CBN: Bank Recapitalization Key to Nigeria’s $1tn Vision

The Central Bank of Nigeria’s Recapitalisation Drive

The Central Bank of Nigeria (CBN) has emphasized the importance of recapitalising commercial banks as a key step towards achieving the Federal Government’s vision of building a $1 trillion economy by 2030. This initiative is seen as a critical component in transforming the banking sector into a more robust and competitive force that can support national development.

At the three-day retreat of the Association of Corporate Affairs Managers of Banks (ACAMB), held in Abeokuta, Ogun State, CBN Deputy Governor for Financial System Stability, Mr Philip Ikeazor, highlighted the significance of this policy. He described the recapitalisation process as “a journey, not a destination,” emphasizing that the goal is to create banks that are not only larger but also stronger, well-governed, and inclusive.

Ikeazor, represented by Mr Ibrahim Hassan, stated: “The true goal of the exercise is not merely to create bigger banks but better banks—banks that are safe, sound, innovative and inclusive.” He added that well-capitalised banks would contribute to national development, enhance competitiveness, and improve the sector’s ability to withstand economic shocks.

Recalling the 2005 recapitalisation, which reduced the number of Nigerian banks from 89 to 25, Ikeazor noted that the current reforms are part of broader efforts to reposition the sector under the leadership of CBN Governor, Mr Olayemi Cardoso. He expressed confidence that most banks will meet the new requirements by the first quarter of 2026, either individually or through mergers. This exercise, he said, will position Nigerian banks to better support economic growth and compete globally.

Strategic Importance of Recapitalisation

The recapitalisation drive aims to create financial institutions capable of supporting big-ticket projects, expanding credit to the real sector, and driving Nigeria’s economic transformation agenda. This is particularly important in a country where access to credit remains a challenge for many businesses and entrepreneurs.

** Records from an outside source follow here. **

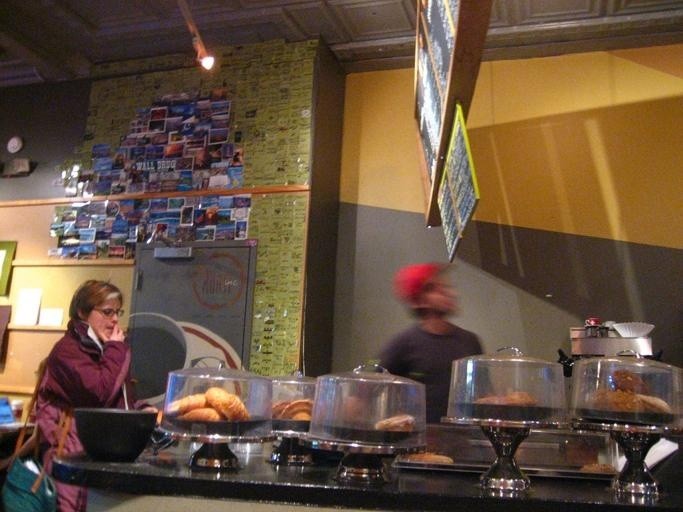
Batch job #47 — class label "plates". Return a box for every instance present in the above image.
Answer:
[454,400,561,422]
[317,424,422,444]
[272,417,310,432]
[169,417,268,435]
[576,408,680,427]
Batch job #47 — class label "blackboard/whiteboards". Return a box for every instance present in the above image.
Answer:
[412,0,493,262]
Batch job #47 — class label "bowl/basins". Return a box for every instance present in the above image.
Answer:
[73,407,166,462]
[613,322,656,338]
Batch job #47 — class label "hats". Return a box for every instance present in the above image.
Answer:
[391,262,451,301]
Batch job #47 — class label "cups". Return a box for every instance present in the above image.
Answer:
[585,318,601,327]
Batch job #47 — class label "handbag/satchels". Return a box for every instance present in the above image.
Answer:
[0,455,56,512]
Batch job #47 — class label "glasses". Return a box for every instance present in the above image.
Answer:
[94,307,124,317]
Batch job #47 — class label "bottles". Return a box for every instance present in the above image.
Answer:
[11,400,24,423]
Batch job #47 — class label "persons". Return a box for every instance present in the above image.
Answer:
[30,277,163,512]
[365,262,496,425]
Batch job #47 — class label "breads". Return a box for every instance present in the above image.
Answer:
[168,387,249,423]
[588,369,671,415]
[409,454,453,465]
[376,414,416,433]
[272,398,313,421]
[476,391,537,407]
[581,464,611,473]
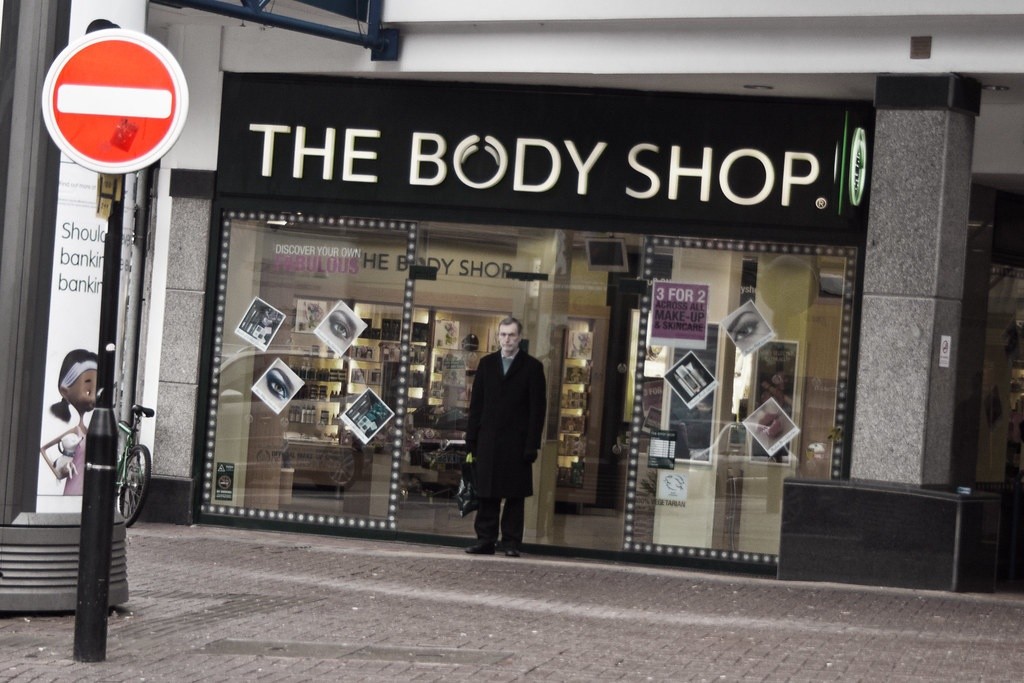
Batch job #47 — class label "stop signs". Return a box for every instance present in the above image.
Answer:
[43,29,189,176]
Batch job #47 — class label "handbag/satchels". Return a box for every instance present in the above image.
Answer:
[456,452,479,517]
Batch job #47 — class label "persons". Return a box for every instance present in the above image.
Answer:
[466,318,547,556]
[534,324,588,548]
[421,388,468,472]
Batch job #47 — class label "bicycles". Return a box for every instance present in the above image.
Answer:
[116,403,155,527]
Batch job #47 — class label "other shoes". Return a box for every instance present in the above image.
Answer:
[466,544,495,555]
[505,548,519,556]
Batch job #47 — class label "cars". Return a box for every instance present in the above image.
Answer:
[619,421,801,502]
[377,404,473,493]
[1009,321,1024,419]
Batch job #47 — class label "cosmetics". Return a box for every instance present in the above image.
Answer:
[675,362,706,397]
[284,345,372,424]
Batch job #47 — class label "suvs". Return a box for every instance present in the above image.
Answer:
[223,343,369,491]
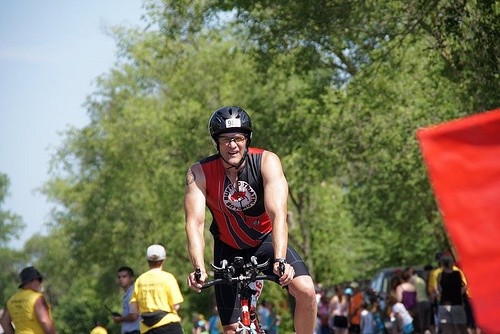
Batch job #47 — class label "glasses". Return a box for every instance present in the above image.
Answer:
[217,136,245,143]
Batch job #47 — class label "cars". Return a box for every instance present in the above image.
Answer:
[371,266,429,302]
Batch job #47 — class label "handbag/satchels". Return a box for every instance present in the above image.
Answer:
[140,310,169,326]
[334,315,347,328]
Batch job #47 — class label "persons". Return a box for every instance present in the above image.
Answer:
[0,244,468,334]
[183,106,318,334]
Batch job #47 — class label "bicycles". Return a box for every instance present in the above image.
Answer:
[192,255,290,334]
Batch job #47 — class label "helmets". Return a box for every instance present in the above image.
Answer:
[209,106,252,138]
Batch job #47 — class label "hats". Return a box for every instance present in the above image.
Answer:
[146,246,165,261]
[17,266,44,287]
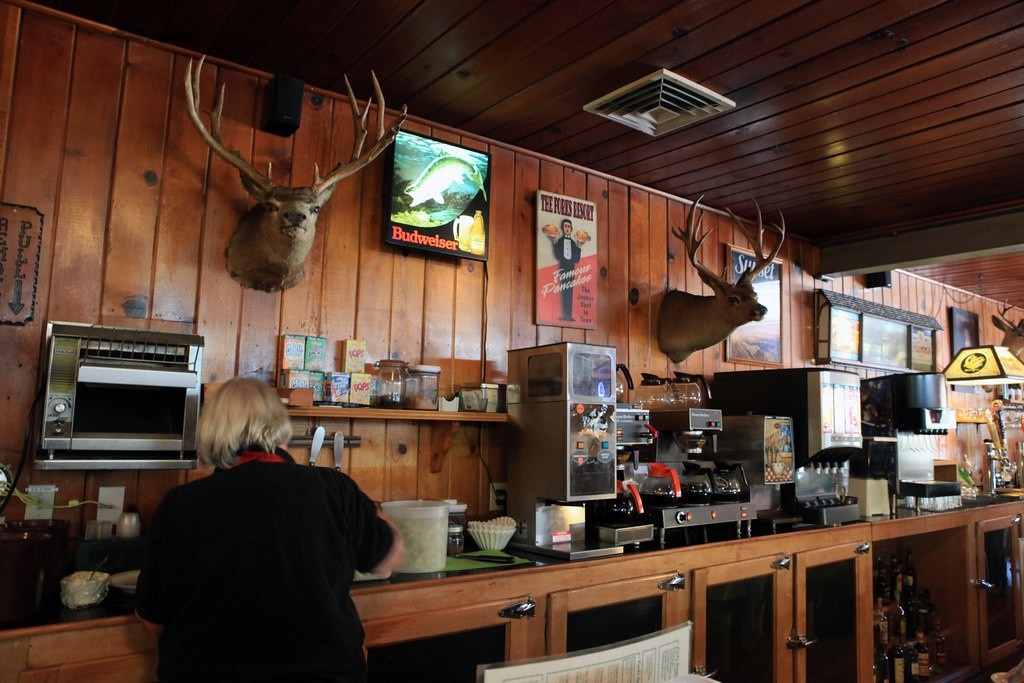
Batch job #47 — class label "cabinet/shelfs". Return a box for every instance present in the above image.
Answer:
[0,499,1024,683]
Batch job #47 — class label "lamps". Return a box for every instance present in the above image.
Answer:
[940,273,1024,386]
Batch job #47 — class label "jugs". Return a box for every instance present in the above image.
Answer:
[634,373,679,411]
[639,463,681,507]
[672,371,712,410]
[679,461,717,506]
[596,480,645,528]
[712,463,749,503]
[590,360,634,402]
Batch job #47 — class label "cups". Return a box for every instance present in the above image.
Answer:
[86,521,112,541]
[953,392,988,420]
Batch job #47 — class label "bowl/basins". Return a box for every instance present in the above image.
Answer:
[468,517,516,550]
[61,574,109,608]
[116,514,140,537]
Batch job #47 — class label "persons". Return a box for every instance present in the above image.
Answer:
[135,376,404,683]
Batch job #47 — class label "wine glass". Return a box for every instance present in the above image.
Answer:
[1005,409,1023,430]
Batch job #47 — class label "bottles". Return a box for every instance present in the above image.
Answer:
[874,632,930,683]
[934,624,948,676]
[874,550,916,606]
[449,526,464,555]
[1008,388,1022,400]
[375,360,405,408]
[874,593,943,650]
[406,365,441,410]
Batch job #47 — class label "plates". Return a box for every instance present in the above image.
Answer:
[111,571,140,593]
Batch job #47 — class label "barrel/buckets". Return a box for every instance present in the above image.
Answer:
[380,500,449,573]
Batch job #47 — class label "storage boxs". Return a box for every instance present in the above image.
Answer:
[439,396,459,412]
[201,333,369,407]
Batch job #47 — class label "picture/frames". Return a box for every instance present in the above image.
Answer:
[725,244,783,367]
[951,307,980,392]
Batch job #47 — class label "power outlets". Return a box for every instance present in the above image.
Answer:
[490,483,506,510]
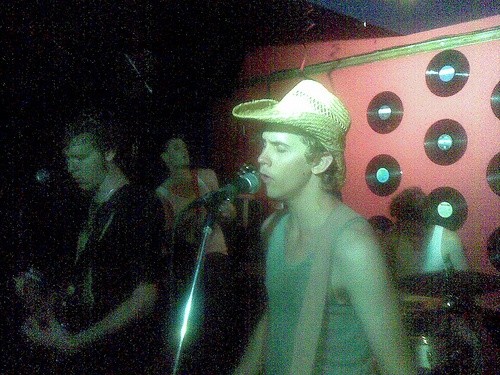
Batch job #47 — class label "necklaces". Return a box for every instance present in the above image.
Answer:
[87,173,129,227]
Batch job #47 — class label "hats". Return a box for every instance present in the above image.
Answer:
[232,80,351,193]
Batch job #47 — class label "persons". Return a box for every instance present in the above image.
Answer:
[376,188,495,375]
[13,106,158,375]
[230,78,418,375]
[154,133,237,375]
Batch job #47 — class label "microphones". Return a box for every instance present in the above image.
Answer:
[188,172,262,210]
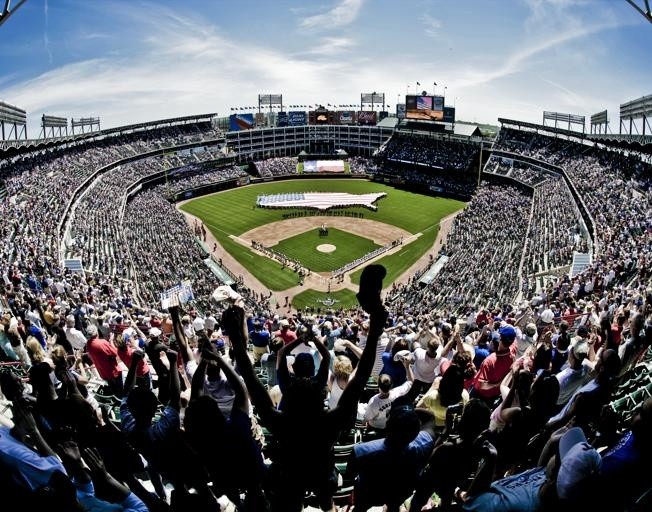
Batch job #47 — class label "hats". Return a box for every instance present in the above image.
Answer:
[526,323,537,334]
[122,327,162,339]
[497,324,516,342]
[389,396,420,441]
[556,427,603,500]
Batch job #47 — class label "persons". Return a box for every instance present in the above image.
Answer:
[379,128,650,329]
[335,273,344,284]
[1,296,649,511]
[254,156,298,177]
[282,209,364,218]
[327,284,330,293]
[1,124,272,321]
[348,155,379,174]
[250,240,311,286]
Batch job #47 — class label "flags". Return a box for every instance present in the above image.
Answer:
[303,159,345,173]
[416,82,420,86]
[434,82,437,86]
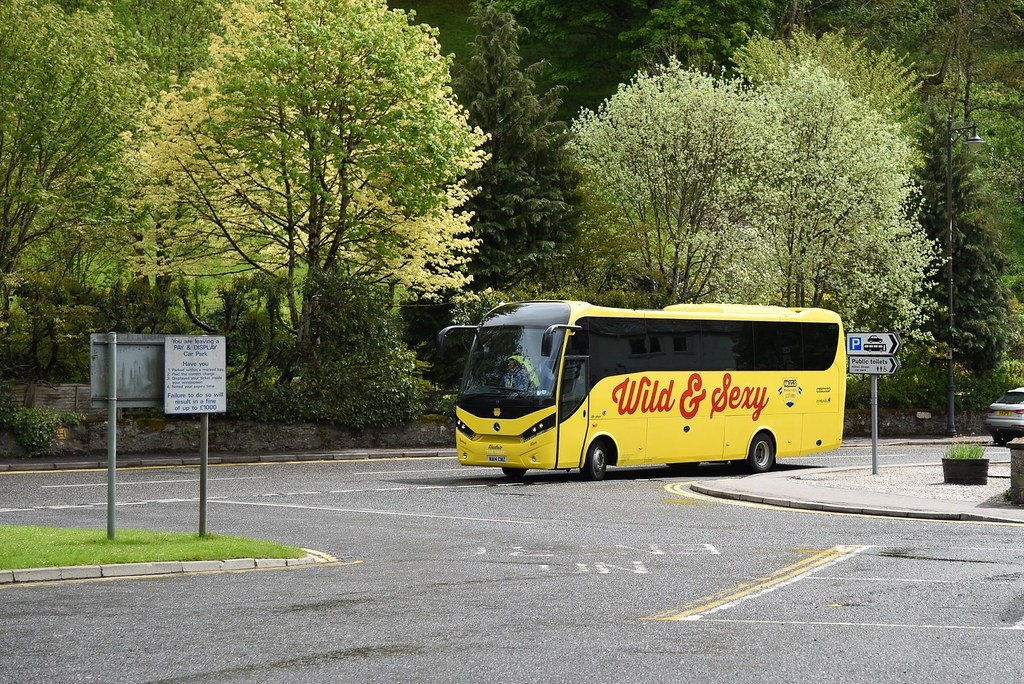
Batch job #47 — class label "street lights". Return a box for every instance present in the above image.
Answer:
[946,109,981,434]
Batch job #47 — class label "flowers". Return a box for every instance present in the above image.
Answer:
[940,431,993,458]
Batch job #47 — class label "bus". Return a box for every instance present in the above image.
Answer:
[437,299,847,480]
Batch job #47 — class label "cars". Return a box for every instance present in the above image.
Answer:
[985,387,1024,443]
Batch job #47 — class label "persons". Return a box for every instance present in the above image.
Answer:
[499,359,529,390]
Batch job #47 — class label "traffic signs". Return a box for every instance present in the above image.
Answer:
[847,331,904,356]
[848,356,901,375]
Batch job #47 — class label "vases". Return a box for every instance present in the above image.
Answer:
[941,458,990,486]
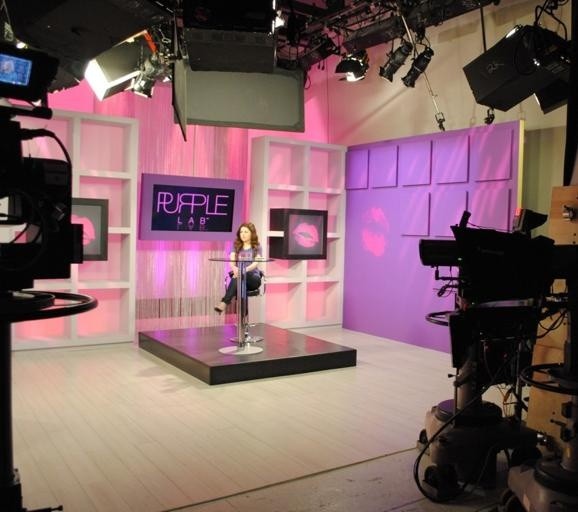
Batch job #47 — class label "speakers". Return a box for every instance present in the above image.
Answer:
[183,7,273,73]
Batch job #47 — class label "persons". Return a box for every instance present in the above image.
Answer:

Prof. Tayo Otubanjo, a marketing professor at Lagos Business School, urged financial institutions to use the recapitalisation as an opportunity to engage in real banking. He suggested that banks should focus on extending credit to small businesses, traders, and artisans, who are vital to the economy. Otubanjo said, “After recapitalisation, banks will have more liquidity. This is the time to push funds into productive sectors and empower those who genuinely drive the economy.”

Reimagining Nigerian Banks

Mr Bolarinwa Babalola, President of ACAMB, described the retreat — returning after a 15-year hiatus — as a strategic platform for knowledge sharing among industry leaders, regulators, and financial communication professionals. He emphasized that the recapitalisation drive is “not merely a regulatory hurdle” but a catalyst for re-imagining Nigerian banks as stronger and more inclusive institutions that can power the $1 trillion economy vision.

Babalola added, “Beyond balance-sheet growth, the real value lies in brand resilience — the ability to deepen trust among customers and investors—and in expanding financial inclusion for MSMEs, women-led enterprises, and the unbanked.”

New Capital Requirements

In March 2024, the CBN announced new minimum capital requirements for commercial banks. These include ₦500 billion for international banks, ₦200 billion for national banks, and ₦50 billion for regional banks. The apex bank stated that the recapitalisation policy was designed to strengthen the financial system, improve credit access to the real sector, and enable banks to play a catalytic role in achieving the $1 trillion economic target by 2030.